With regard to quality of colonoscopy, the second main result of this Polish study is the difference in the quality of cleansing and the adenoma detection rates between high- and low-volume regimens when pragmatically implemented in a population-based screening program [6]. Unexpectedly, the study showed clear inferiority of the low-volume regimen in the level of adequate cleansing (79.0 % vs. 86.4 %, respectively) [6]. Benchmarked against an ESGE threshold of 90 %, the low-volume regimen is too far off target [10]. In addition, the level of optimal cleansing, as rated by the highest values of the Boston Bowel Preparation Scale, appeared to be better for the high-volume arm [6]. Even more worrisome, although less clear, is a higher detection rate, especially for proximal lesions, including advanced adenomas and serrated lesions, in favor of the high-volume bowel preparation [6]. These data overall indicate that before implementing a low-volume regimen in an organized program based on the results of high-quality randomized trials, a pragmatic verification of its effectiveness by monitoring and auditing the main quality indicators is necessary in a real-life setting, where patients receive less rigid instructions and can be constipated.

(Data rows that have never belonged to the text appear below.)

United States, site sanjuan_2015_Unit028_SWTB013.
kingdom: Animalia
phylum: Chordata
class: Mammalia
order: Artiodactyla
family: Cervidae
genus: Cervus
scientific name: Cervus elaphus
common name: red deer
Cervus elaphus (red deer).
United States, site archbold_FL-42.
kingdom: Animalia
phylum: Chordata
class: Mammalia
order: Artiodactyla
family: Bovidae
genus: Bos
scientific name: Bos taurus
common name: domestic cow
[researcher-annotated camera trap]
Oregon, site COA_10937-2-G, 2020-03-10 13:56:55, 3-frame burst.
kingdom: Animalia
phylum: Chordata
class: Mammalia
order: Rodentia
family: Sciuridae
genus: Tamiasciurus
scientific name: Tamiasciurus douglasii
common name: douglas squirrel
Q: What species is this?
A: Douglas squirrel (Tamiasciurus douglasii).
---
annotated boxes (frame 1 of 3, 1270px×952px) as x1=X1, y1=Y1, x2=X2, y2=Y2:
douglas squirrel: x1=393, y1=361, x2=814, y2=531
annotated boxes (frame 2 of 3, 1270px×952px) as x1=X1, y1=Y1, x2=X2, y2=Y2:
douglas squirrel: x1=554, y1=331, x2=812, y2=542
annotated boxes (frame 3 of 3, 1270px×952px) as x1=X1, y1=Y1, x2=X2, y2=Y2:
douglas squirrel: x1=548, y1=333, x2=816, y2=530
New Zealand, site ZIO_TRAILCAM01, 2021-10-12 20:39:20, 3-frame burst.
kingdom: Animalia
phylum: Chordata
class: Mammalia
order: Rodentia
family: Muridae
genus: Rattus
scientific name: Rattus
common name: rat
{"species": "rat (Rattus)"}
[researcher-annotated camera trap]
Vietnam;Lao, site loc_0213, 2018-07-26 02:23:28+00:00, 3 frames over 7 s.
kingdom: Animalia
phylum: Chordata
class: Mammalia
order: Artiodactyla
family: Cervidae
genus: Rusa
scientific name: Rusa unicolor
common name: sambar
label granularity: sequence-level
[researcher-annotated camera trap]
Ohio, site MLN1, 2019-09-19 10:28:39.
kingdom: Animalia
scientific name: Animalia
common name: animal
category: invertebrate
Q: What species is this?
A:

In conclusion, the study by Pisera et al. indicates that in colonoscopy-naïve patients who are only informed by written instructions, the volume of the bowel preparation is not the main factor determining whether they proceed with screening colonoscopy [6]. The low uptake of CRC screening in several European countries is unlikely to be reversed by a mere technical improvement of colonoscopy, but requires long-lasting complex and multidimensional interventions at the different levels of the national or regional health system.